Камера, куда привели Потанина, рассчитана на девять человек, а он оказался двадцатым. Кто-то ехидно и зло спросил:

— Дак он что, новенький-то, на потолке будет размещаться?

Потом его окружили старожилы Свеаборга, стали расспрашивать, кто он и что за человек, задавая вопросы прямо, без обиняков:

— Откуда прибымши? Может, чей земляк?..

— Все мы земляки, — улыбнулся Потанин. — Под одним небом ходим, на одной земле живем.

— Ишь, мудреный какой. Земля-то одна, да местов на ней всяких много. Вот я, например, с-под Саратова, — сказал человек, лет тридцати, скуластый, курчавый, смоляные брови вразлет, что-то цыганское в облике, плутовато-нахальное. — А вон тот, — кивнул на щуплого, худого мужичонку, сидевшего в углу, на нарах, — тот с-под Можайска. Слыхали? Дед у него, можно сказать, герой Бородинского сражения, фельдмаршала Кутузова видел и разговаривал с ним, как вот я с тобой разговариваю, заслуженный дед… Отец в Старо-Никольском соборе причетником служил, а сын вот нары протирает… Ха-ха!.. — клокотало у него в груди от смеха. — Ну, а ты откуда?

— А я из Сибири.

Кто-то присвистнул, недоверчиво хмыкнул.

— Мели Емеля…

Курчавый насупил брови, недобро поглядывал:

— Тут у нас врать не принято, за грех почитается…

— А я не вру: из Сибири. Слыхали о таких краях?

— Слыхать-то слыхали, да бог миловал, не доводилось бывать. А ты как же оттуда вырвался, помилование вышло?

— Помилование… — усмехнулся Потанин. Вид у него был усталый, долгий переход давал о себе знать. И курчавый вдруг, меняя тон, распорядился:

— Все. Ша! Человек с дороги, дайте отдохнуть. Эй, Парамошка! — скомандовал. — Расстарайся-ка чаю. Да живо!

Потанина угостили чаем, приправив его цикорием.

Камера с одним оконцем и толстыми каменными стенами напоминала склеп, еще и солнце не зашло, а в каменной норе уже темно. Впрочем, Потанина это не удивляет — за три года в Омском остроге он всякое повидал…

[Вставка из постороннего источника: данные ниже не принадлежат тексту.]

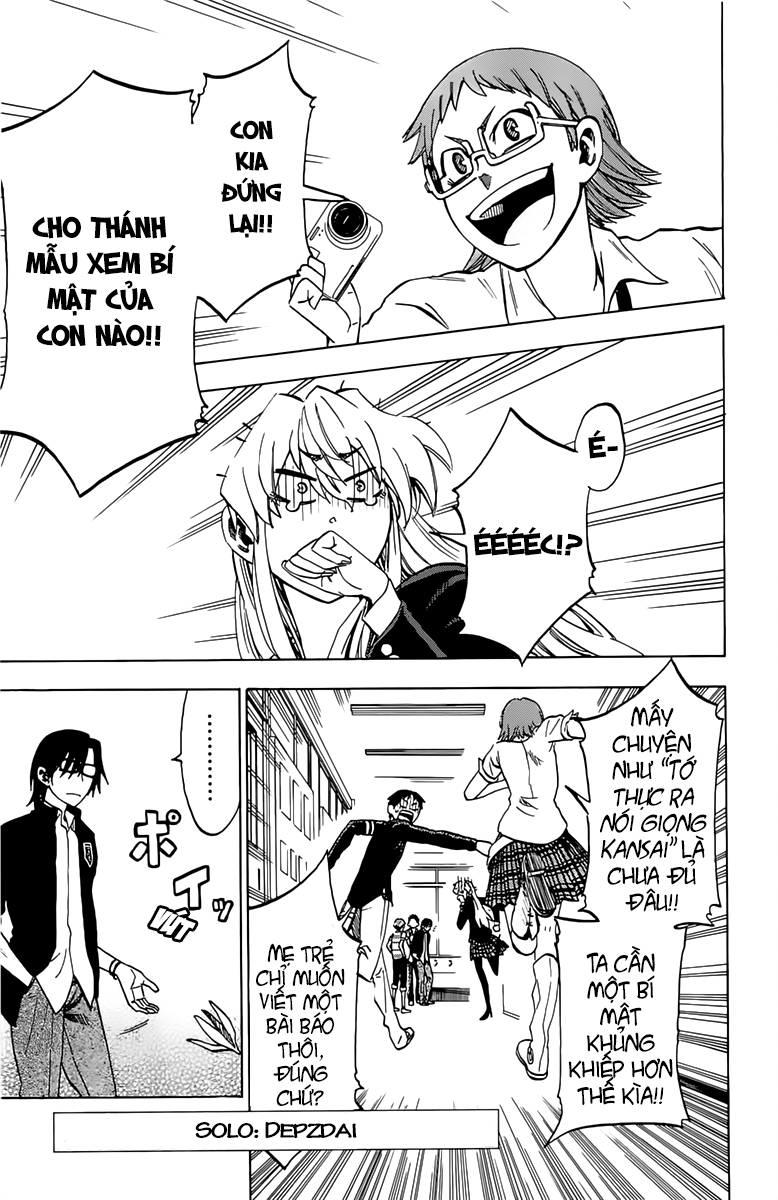 Jitsu Wa Watashi Wa - Trang 1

После ужина — вечерняя поверка. Запираются крепостные ворота. Отбой. Но в камере долго еще не спят. Рассказывают всякие небылицы, спорят. Парамошка, который угощал Потанина чаем с цикорием, яростно доказывал кому-то, что миллион рублей ни за что не пропить за год… Все хохочут. Оппонент Парамошкин, мужичок «с-под Можайска», видать, опытный спорщик и опровергатель, спокойно твердит:

— А ты мне дай, дай этот мильон! Ты мне его дай, я тебе не то што за год, за полгода его ухайдакаю, спущу все до последней копейки…

— Да ни в жисть! — горячится Парамошка.

— А ты мне его дай, дай, мильон… Где он?

Но вот начинают укладываться. Пора. Нары, устроенные вдоль грязных, сто лет не мытых и не беленных стен, называют «мызой», они покрыты тюфяками, и размещаются на этих тюфяках «аристократы» во главе с Курчавым, который свой тюфяк даже простыней застилает… Потанин выжидательно оглядывается, не зная еще, где ему занять место, куда лечь. И в этот момент Курчавый вдруг объявляет:

— Парамошка, брысь на нижний этаж!.. А ты, сибиряк, ложись рядом со мной.

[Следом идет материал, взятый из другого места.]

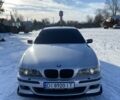 Сірий БМВ 5 Серія, об'ємом двигуна 2.9 л та пробігом 475 тис. км за 11500 $, фото 1 на Automoto.ua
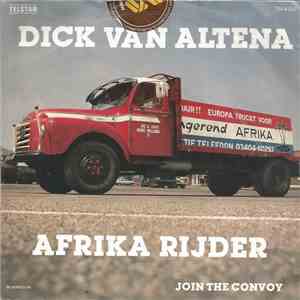 Dick van Altena - Afrika Rijder flac album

На «нижний этаж» — значит, под нары. Парамошка беспрекословно подчиняется, кряхтя, сползает вниз, укладывается там, затихает вроде, но через минуту неуступчиво и упрямо говорит:

— А все ж таки миллиона за год не пропить. Ни за что!..

На рассвете барабан бьет зарю. Подъем. Суета, возня, ругань. Едва успели одеться, как раздается свисток и команда дежурного унтера:

— Становись на поверку, дворяне! Живо.

После завтрака — на работу: бить щебень, таскать песок, мять глину… И хоть Федор Силыч Тягунов, самолучший омский кузнец, добрая душа, подогнал, надел кандалы так, что они не жали и не терли, к концу дня ноги становились чугунными, гудело усталое, измордованное тело… Добраться бы до своей «мызы» и упасть на тюфяк. А ночи коротки — не успеешь глаз сомкнуть, как барабан уже бьет зарю. И насмешливо-властный голос дежурного звучит над ухом: «Становись на поверку, дворяне!»

Это были первые дни. Впереди еще пять лет — почти две тысячи таких дней, половину из которых ему предстояло жить, не снимая кандалов…

2

А где-то посреди России брел в эти дни этап, сопровождаемый солдатами из инвалидных рот. Солдаты уставали не меньше арестантов и рады были всякому селению, где можно отдохнуть, испить свежей водицы, а то и холодного погребного квасу, которым угощали этапных добросердные селяне, чаще это были молодайки в цветастых сарафанах, повязанные платками по самые брови… Деревянный ковш ходил по рукам, ведерко мигом опорожнялось. А там, глядишь, и еще добрая душа объявится. И настроение вмиг поднимается.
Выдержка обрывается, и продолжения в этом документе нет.